What AI Actually Is (and Isn't)
Cutting through the marketing to a working definition you can reason with
Strip away the marketing and AI is a plain idea: a set of techniques for getting computers to accomplish tasks. That's it. The trouble is that the word has been stretched, redefined, and oversold so many times that it now means almost nothing without context. So let's rebuild a definition you can actually reason with.
The AI Effect#
There's a strange pattern in how we talk about AI. Once a computer reliably does something that used to seem impossible, people stop calling it AI. Optical character recognition, spam filtering, route planning, beating humans at chess, all of these were "artificial intelligence" until they worked, at which point they became "just software." This is the AI Effect: the goalposts move the instant the goal is scored. It's worth knowing about, because it means the label "AI" tracks our sense of mystery more than any technical boundary.
Narrow AI is all we have#
It helps to separate two very different things people mean by AI:
- AGI (artificial general intelligence) is hypothetical general intelligence, a system that could reason across any domain the way a person can. It does not exist. Nobody has built it, and despite confident headlines, we are not on the verge of it.
- Narrow AI excels at one task or a narrow band of tasks. This is all that exists today, every bit of it, including the chatbots that feel general because they can talk about anything.

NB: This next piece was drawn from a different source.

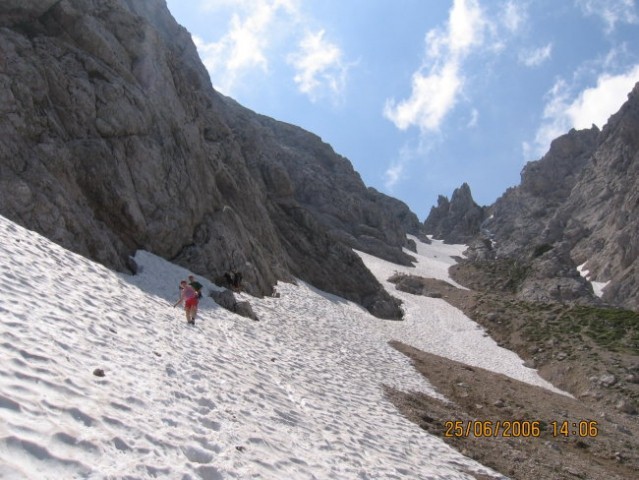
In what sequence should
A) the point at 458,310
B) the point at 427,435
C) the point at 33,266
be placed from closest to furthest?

That last point trips people up. A modern chatbot feels general because language touches everything, but it's still narrow AI. It's extraordinarily good at one thing, producing plausible text, and that one capability gives the illusion of broad intelligence.
What an LLM is really doing#
Large language models are narrow AI specialized for generating text from prompts, and they're remarkably flexible at it. But it's worth being precise about what's happening under the hood, because the precision changes how you use them.
Their "reasoning" is best understood as statistical reasoning over text. It's pattern recognition and probabilistic chaining, predicting what tends to come next given everything so far, rather than conceptual understanding of the world. A few consequences follow directly:
- No world model. The model doesn't carry an internal map of how reality works. It has a map of how language tends to flow.
- Error-prone in multi-step logic. Because each step is a probabilistic continuation rather than a verified deduction, long chains of reasoning can drift off course in ways that look confident and read fluently.
None of this makes LLMs useless, far from it. It just means you should treat their output as fluent, pattern-driven generation that needs verification, not as the conclusions of something that understands.
They don't make decisions#
A related misconception is that these systems make decisions. They don't, at least not in the way we mean when a person decides. An LLM has no goals, no desires, no agency, and, by default, no memory. It reacts to input. Give it a prompt and it produces a continuation; that's the whole interaction.
What it can do is genuinely useful: it can suggest decisions and weigh trade-offs when you hand it the criteria. Ask it to compare two architectures against cost, latency, and team familiarity, and it will lay out a reasoned-looking comparison. But the deciding is still yours. The model proposes; you dispose. Keeping that boundary clear protects you from over-trusting a tool that has no stake in being right.
Machine learning, the practical core#
The most practical slice of AI for everyday engineering is machine learning. The core idea is a reversal of normal programming. Instead of hand-writing every rule, you let the system learn patterns from data. You show it many examples, and it infers the rules implicitly.
This matters because some problems have too many rules, or rules nobody can fully articulate. How do you write explicit if statements to tell a cat from a dog in a photo, or to flag a fraudulent transaction among millions of legitimate ones? You can't enumerate those rules cleanly. ML lets you skip the enumeration and learn from examples instead.
A decision lens#
So when should you reach for ML versus ordinary code? A clean heuristic:
- Use conventional, rules-based code when you know and can cleanly define all the rules. If the logic is fully specifiable, write it out. It'll be faster, cheaper, more predictable, and far easier to debug than any model.
- Use machine learning when the variables or rules are huge in number, unknown, or impossible to specify. When you genuinely can't write the rules down, learning them from data is the move.
That lens keeps you from the two common mistakes: reaching for ML to solve a problem a simple if statement would handle, and trying to hand-code rules for a problem that's fundamentally too fuzzy to enumerate. Knowing what AI actually is, narrow, statistical, and reactive, is what lets you place that line correctly.